APPELLATE COURT OF ILLINOIS FOURTH DISTRICT
May 31, 2013
2013 Ill. App. 4th 121050 (Ill. App. Ct. 2013)

Opinion

NO. 4-12-1050

05-31-2013

PETER AKEMANN, Plaintiff-Appellant, v. PATRICK J. QUINN, Governor of Illinois; MITCH WEISZ, Chairman of the Illinois Workers' Compensation Commission; and MARIO BASURTO, KEVIN LAMBORN, YOLAINE DAUPHIN, NANCY LINDSY, JAMES DEMUNNO, MOLLY MASON, DAN DONOHOO, THOMAS TYRRELL, DAVID GORE, CHUCK DEVRIENDT, RUTH WHITE, and MIKE LATZ, Commissioners of the Illinois Workers' Compensation Commission, Defendants-Appellees.


NOTICE

This order was filed under Supreme Court Rule 23 and may not be cited as precedent by any party except in the limited circumstances allowed under Rule 23(e)(1).

Appeal from

Circuit Court of

Sangamon County

No. 12MR846


Honorable

John Schmidt,

Judge Presiding.

PRESIDING JUSTICE STEIGMANN delivered the judgment of the court.
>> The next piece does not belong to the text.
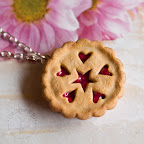 Cherry Pie with Star and Heart Cutouts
Justices Pope and Holder White concurred in the judgment.

ORDER

¶ 1 Held: The appellate court affirmed, concluding that the trial court did not err by rejecting plaintiff's motion for a preliminary injunction. ¶ 2 In May 2012, defendant, the Illinois Workers' Compensation Commission (Commission) reappointed plaintiff, Peter Akemann, as an arbitrator, a position that he had held since December 1994. The Commission later met and passed a motion to rescind its reappointment of Akemann. Shortly after the Commission rescinded Akemann's reappointment, the Illinois General Assembly amended the Workers' Compensation Act, which, in part, changed the reappointment process. Pub. Act 97-719, § 10 (eff. June 29, 2012) (2012 Ill. Laws 429, 430) (amending 820 ILCS 305/14 (West 2010)). The amended provision changed the reappointment power from the Commission to codefendant, the Governor, with the advice and consent of the Senate. Pub. Act 97-719, § 10 (eff. June 29, 2012) (2012 Ill. Laws 429, 432) (amending 820 ILCS 305/14(2) (West 2010)). The Governor did not reappoint Akemann. ¶ 3 Akemann sued, and in October 2012, he sought a preliminary injunction to enjoin the Commission from removing him as an arbitrator. Following a hearing held shortly thereafter, the court denied Akemann's motion. ¶ 4 Akemann appeals, arguing that the trial court erred by denying his motion for a preliminary injunction. We disagree and affirm.

¶ 5 I. BACKGROUND

¶ 6 In May 2012, the Commission reappointed Akemann to his position as a workers' compensation arbitrator, a position that he had held since December 1994. On June 12, 2012, the Commission met and passed a motion to rescind its reappointment of Akemann. ¶ 7 On June 29, 2012, the General Assembly amended the Workers' Compensation Act, which, in part, changed the reappointment process. Pub. Act 97-719, § 10 (eff. June 29, 2012) (2012 Ill. Laws 429, 432) (amending 820 ILCS 305/14 (West 2010)). The amended provision changed the reappointment power from the Commission to the Governor, with the advice and consent of the Senate. Pub. Act 97-719, § 10 (eff. June 29, 2012) (2012 Ill. Laws 429, 432) (amending 820 ILCS 305/12(2) (West 2010)). The Governor did not reappoint Akemann. ¶ 8 Akemann sued, and in October 2012 he filed a motion for a preliminary injunction, in which he requested that the trial court enjoin the Commission from removing him as an arbitrator. Following a hearing held shortly thereafter, the court denied Akemann's motion for a preliminary injunction, in part, because Akemann had failed to show that "there [was] no adequate remedy at law."

¶ 9 This appeal followed.


¶ 10 II. THE TRIAL COURT DID NOT ERR BY DENYING

AKEMANN'S MOTION FOR A PRELIMINARY INJUNCTION

¶ 11 Akemann argues that the trial court erred by denying his motion for a preliminary injunction. We disagree.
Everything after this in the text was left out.